Can A College Degree Lead To Hip Hop Success?
Ask a group of young kids about what careers they aspire to in adulthood and you’re guaranteed to get at least one child who will mention being an entertainer, or more specifically a rapper.
In today’s society, many people aspire to become a hip hop recording artists. Although the rags to riches stories of entertainers are often glamorized by the media, obtaining a record deal from a simple “cold call” isn’t common.
Nope, in many cases it is a lengthy, rocky, and often unsuccessful route. But, with no clear and definite route to success as a hip hop artist, should we be guiding school children to pursue a college degree first, then pursue their musical aspirations? Or, should we be telling the little kiddies to be like Roc Nation rapper J Cole, and put off a rap career until you earn a degree at St. John’s University like he did? Or instead, should we guide them to pursue the “Hard Knock Life” approach like Jay-Z, and bypass formal education, and attempt to rise from the streets to rap stardom? Alabama A & M sophomore, Tara Crawford shares the story of an Alabama rapper who made educational pursuits his priority.

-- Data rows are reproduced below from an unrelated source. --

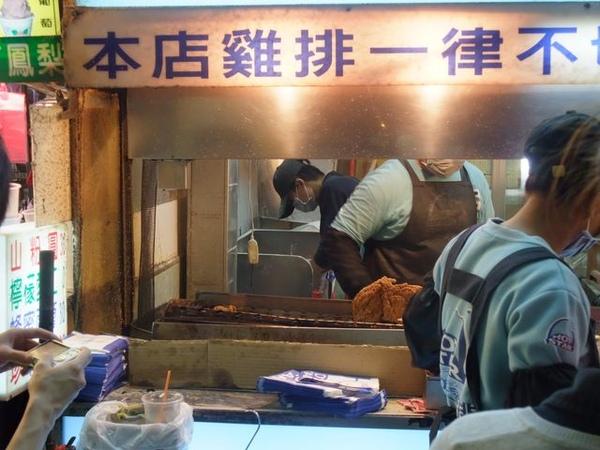 豪大大雞排-攤位忙碌的樣子.JPG
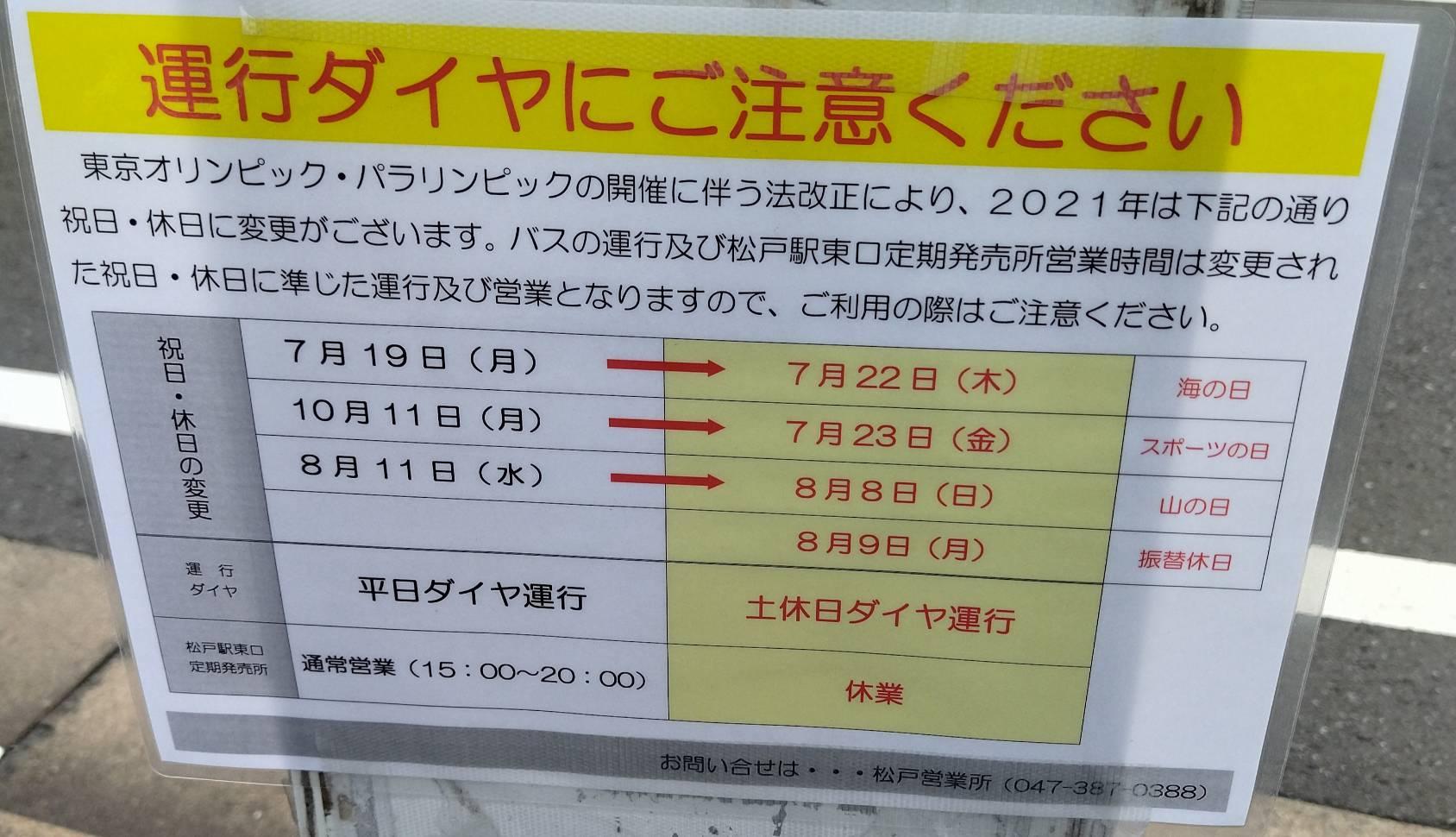 オリンピック祝日変更2021年松戸新京成バス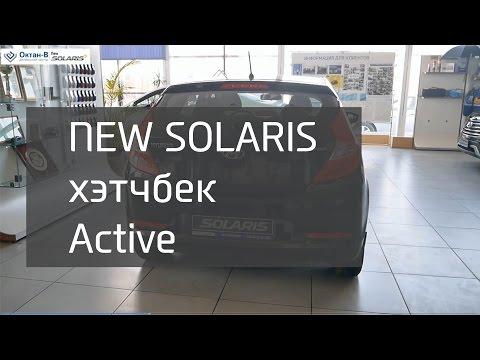 Hyundai Solaris Hatchback New. Комплектация Active.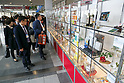 Visitors look at Japanese products on display the 42nd International Food and Beverage Exhibition (FOODEX JAPAN 2017) in Makuhari Messe International Convention Complex on March 8, 2017, Chiba, Japan. About 3,282 companies from 77 nations are participating in the Asia's largest food and beverage trade show. This year organizers expect 77,000 visitors for the four-day event, which runs until March 10. (Photo by Rodrigo Reyes Marin/AFLO)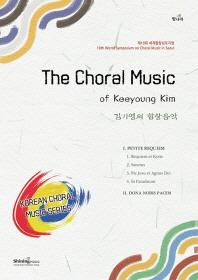 김기영의 합창음악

It seems that the overwhelming stereotypes about hip hop artists assume all rappers are uneducated and ignorant. Case in point, CNN’s Nancy Grace’s interview with rap veteran 2 Chainz, who happens to also be an Alabama State University alum, and considering running for mayor in College Park, GA. Obviously, mistakenly assuming 2Chainz to be incapable of holding his own in a debate about legalizing marijuana, Nancy Grace criticized 2chainz for his music rather than addressing the actual issue. Whereas, 2chainz articulately presented his position with facts and evidence. Social media viewers slammed Grace for her misstep and rallied behind 2Chainz, and his management of the debate. From my experience, the stereotype of the uneducated rapper is way off. There are lots of rappers who went to college, like David Banner, Ludacris, and Phonte, to name a few. There are many students who do aspire go to college and formally study the entertainment industry, prior branding themselves as rap artists. Yep, they’re combining creative talents, new intellectual knowledge, and practical experience to pursue music careers. And often, they end up inspiring, motivating, and guiding others at the same time.
An excellent example of this type of artist upholding such standards is an alum of my own Alabama A&M, Juwan Rain, publicly known as Jay Dot Rain. Jay Dot Rain is an educated rising hip hop artist born and raised in Tuscaloosa, AL. Notably, Jay was mentioned in well renowned magazines such as Complex and Source. Initially, Jay started recording music when he was 18 years old, and received his degree in Telecommunications from Alabama A&M 2013. He said his initial motivation to pursue a degree was due to family expectations, and the fact his mother was an educator. But, obtaining a college degree was also a personal goal of his as well, he said, “College was so valuable because it gave me an opportunity to really learn about myself and who I am.” Jay Dot Rain identifies additional benefits of pursuing a college degree, prior to a career in hip hop saying, “It’s an added bonus, when you say you have one. It allows you to go a little further, and people look at you in a different light. College is not the only way [to get a rap career] but it can enable longevity [in this business].”
Within his career, Jay Dot Rain has been relentless to represent not only a commitment to education, but also a remarkable and unique musical product. He has introduced a new sound of which he calls “trap jazz”. Notably, the title appeals to the modern crowd, but is indicative of the fact that current hip hop is cyclical, and still incorporates musical styles from the past. Additionally, Rain recently embarked upon a tour entitled “Alabama Power”allowing him to share his music, but also empower and enlighten others about the strong amount of creative talent throughout the state of Alabama. Rain says: “It allows us to unite the state and show others how we support one another as well as how much talent is here.”
And, perhaps another indirect consequence of the tour is to display a hip hop artist who is on a strong track to being successful in entertainment because he felt a formal education would help him manifest that dream.